* Excerpt to read:
---
Utility of Optical Genome Mapping for Accurate Detection and Fine-Mapping of Structural Variants in Elusive Rare Diseases

Abstract

Rare diseases (RDs) often have a genetic basis, yet conventional diagnostic techniques fail to identify causative genetic variations in up to 50% of cases. Structural variants (SVs), including balanced rearrangements, frequently evade detection by karyotyping, microarray, and exome sequencing. The present study utilized optical genome mapping (OGM) to investigate two patients with RDs whose genetic etiology remained unresolved despite prior genomic analyses. Patient 1 exhibited a balanced reciprocal translocation disrupting the BCL11A gene, associated with Dias-Logan syndrome. Patient 2 had a mosaic 682 kb deletion near the IHH gene, causing ectopic enhancer-promoter interactions and polydactyly, mirroring phenotypes observed in mouse models and similar human cases. These findings highlight OGM's efficacy in identifying complex SVs and underline novel pathogenic mechanisms in rare genetic disorders. Consequently, the incorporation of OGM into routine diagnostic procedures will enhance genetic diagnosis, discover new syndromes of currently unknown cause, and eventually improve the clinical management of numerous patients with rare diseases.

Keywords: BCL11A; IHH; balanced translocation; congenital malformations; enhancer–promoter interactions; optical genome mapping; structural variants.

Figure 1

Genetic analyses performed on Patient 1. (a) G-banding karyotyping and optical genome mapping results. The ideograms next to chromosomes 2 and 11 indicate the location of two breakpoints: those initially proposed from the G-banding sequence t(2;11)(p11.2;p13) and those confirmed as the true breakpoints by optical genome mapping t(2;11)(p16.1;p15.4). (b) Circus plot shows a pink line connecting chromosome 2 and chromosome 11, which represents the balanced translocation between them. (c) The genome map view illustrates the balanced translocation (ogm[GRCh38]t(2;11)(p16.1;p15.4)(60494146;3362963)). The breakpoint on chromosome 2 is located within the BCL11A gene.

Figure 2

Genetic analyses performed on Patient 2. (a) Optical genome mapping results. The genome map view shows a heterozygous 682,108 bp deletion overlapping 30 genes, with the nearest non-overlap gene being IHH (ogm[GRCh38] 2q35(219132322_219826404)x1). The allele frequency of 0.27 suggests a mosaic condition. (b) Results from the high-resolution genomic array (Affymetrix CytoScan HD SNP array). Image of chromosome 2 shows only a slight decrease in probes in the deletion region, without reaching significant values. (c) Hi-C data from Rao et al. [9] (GM12878 cell line, 10 kb resolution). This region encompasses several topologically associated domains (TADs), with the predicted TAD unions marked by blue arrows. The horizontal black bar at the bottom represents the deleted region in Patient 2, showing that this deletion could eliminate one of the TAD junctions or insulators in that region. The image was obtained from the UCSC Genome Browser on Human (GRCh37/hg19) with a converted genomic coordinate (chr2:219997044-220691125). (d) Genomic overview of the deleted region on chromosome 2q35 shows the genomic regions affected in other published cases with a similar phenotype [10,11,12]. The red bars represent deletions, and the blue bar represents duplication. The vertical dashed line indicates the 5′ end of the IHH gene, showing that only the duplication described by Yuksel-Apak [10] directly affects the IHH gene, while the deletions have breakpoints that impact different regions of the NHEJ1 gene, located distally but very close to IHH.
---
* Dataset records:

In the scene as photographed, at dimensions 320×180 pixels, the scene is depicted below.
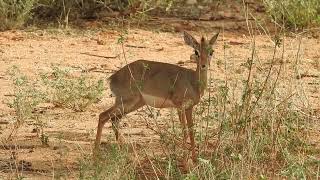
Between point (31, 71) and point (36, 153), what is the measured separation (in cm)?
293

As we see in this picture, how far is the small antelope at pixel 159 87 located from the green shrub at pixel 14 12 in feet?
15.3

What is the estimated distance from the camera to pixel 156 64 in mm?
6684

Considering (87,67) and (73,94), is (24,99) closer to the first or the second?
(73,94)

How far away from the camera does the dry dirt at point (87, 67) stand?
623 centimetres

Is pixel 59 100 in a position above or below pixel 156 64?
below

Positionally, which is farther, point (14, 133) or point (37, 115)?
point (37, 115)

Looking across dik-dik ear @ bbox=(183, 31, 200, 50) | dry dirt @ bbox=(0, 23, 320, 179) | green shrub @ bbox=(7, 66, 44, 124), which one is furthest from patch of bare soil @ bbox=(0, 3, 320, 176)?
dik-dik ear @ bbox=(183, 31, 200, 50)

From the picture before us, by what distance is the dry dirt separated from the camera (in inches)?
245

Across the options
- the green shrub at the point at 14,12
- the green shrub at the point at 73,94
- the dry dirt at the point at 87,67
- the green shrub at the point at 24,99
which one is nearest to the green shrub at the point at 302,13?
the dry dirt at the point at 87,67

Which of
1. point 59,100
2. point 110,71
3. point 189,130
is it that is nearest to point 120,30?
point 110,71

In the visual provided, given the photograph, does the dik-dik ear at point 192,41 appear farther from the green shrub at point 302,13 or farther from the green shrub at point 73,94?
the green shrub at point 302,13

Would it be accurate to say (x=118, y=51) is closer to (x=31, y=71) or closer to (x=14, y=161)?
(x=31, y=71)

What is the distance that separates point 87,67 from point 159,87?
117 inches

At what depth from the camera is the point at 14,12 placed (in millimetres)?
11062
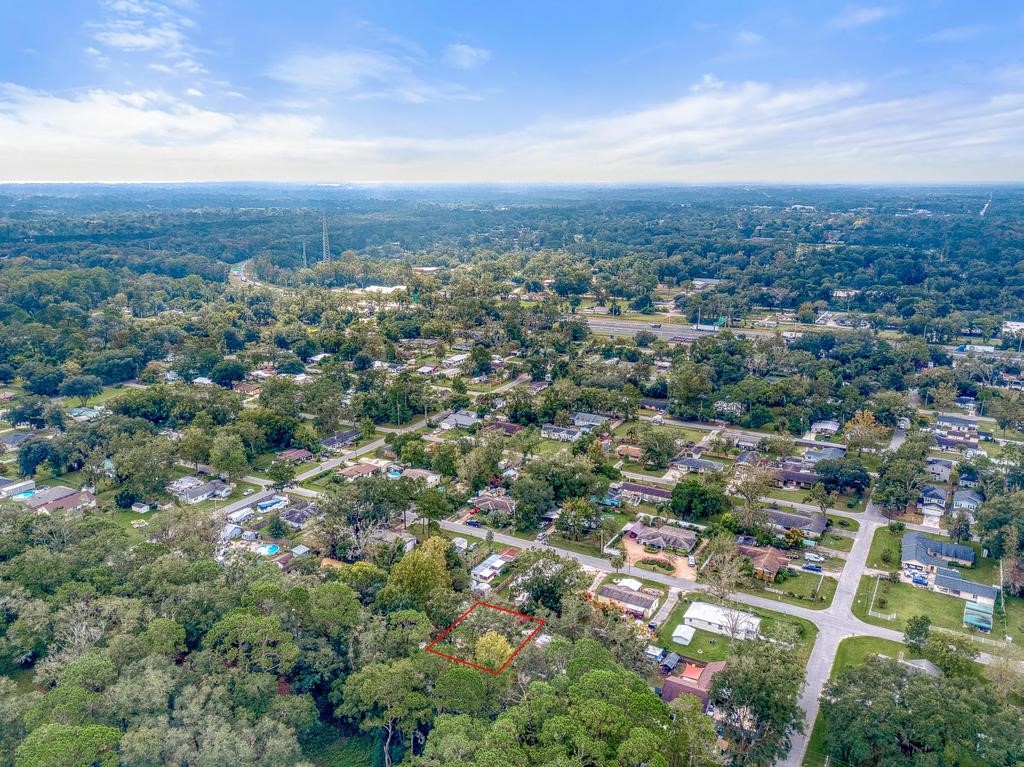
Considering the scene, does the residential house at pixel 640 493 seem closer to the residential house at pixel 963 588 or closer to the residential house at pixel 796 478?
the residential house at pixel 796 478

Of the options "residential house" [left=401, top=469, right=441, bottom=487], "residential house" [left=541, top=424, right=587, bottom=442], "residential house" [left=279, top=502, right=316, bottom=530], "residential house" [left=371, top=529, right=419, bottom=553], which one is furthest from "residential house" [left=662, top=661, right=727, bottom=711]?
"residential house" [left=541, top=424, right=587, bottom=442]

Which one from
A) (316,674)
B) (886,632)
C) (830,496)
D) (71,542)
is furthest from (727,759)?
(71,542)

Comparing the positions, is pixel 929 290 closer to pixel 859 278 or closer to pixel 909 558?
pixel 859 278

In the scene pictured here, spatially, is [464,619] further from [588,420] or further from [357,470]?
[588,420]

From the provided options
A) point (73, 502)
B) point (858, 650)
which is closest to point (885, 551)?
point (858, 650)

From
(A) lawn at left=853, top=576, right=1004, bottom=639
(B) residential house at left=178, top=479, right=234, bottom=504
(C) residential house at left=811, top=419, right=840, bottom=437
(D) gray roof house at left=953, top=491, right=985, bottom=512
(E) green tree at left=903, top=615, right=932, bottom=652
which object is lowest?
---
* The problem: How would you render this sentence from the optical genome mapping text in Spanish: "Structural variants (SVs), including balanced rearrangements, frequently evade detection by karyotyping, microarray, and exome sequencing."? The records are separate material, unrelated to the optical genome mapping text.

* Response to the exercise: Las variantes estructurales (VE), incluidos los reordenamientos equilibrados, con frecuencia escapan a la detección mediante cariotipado, microarrays y secuenciación del exoma.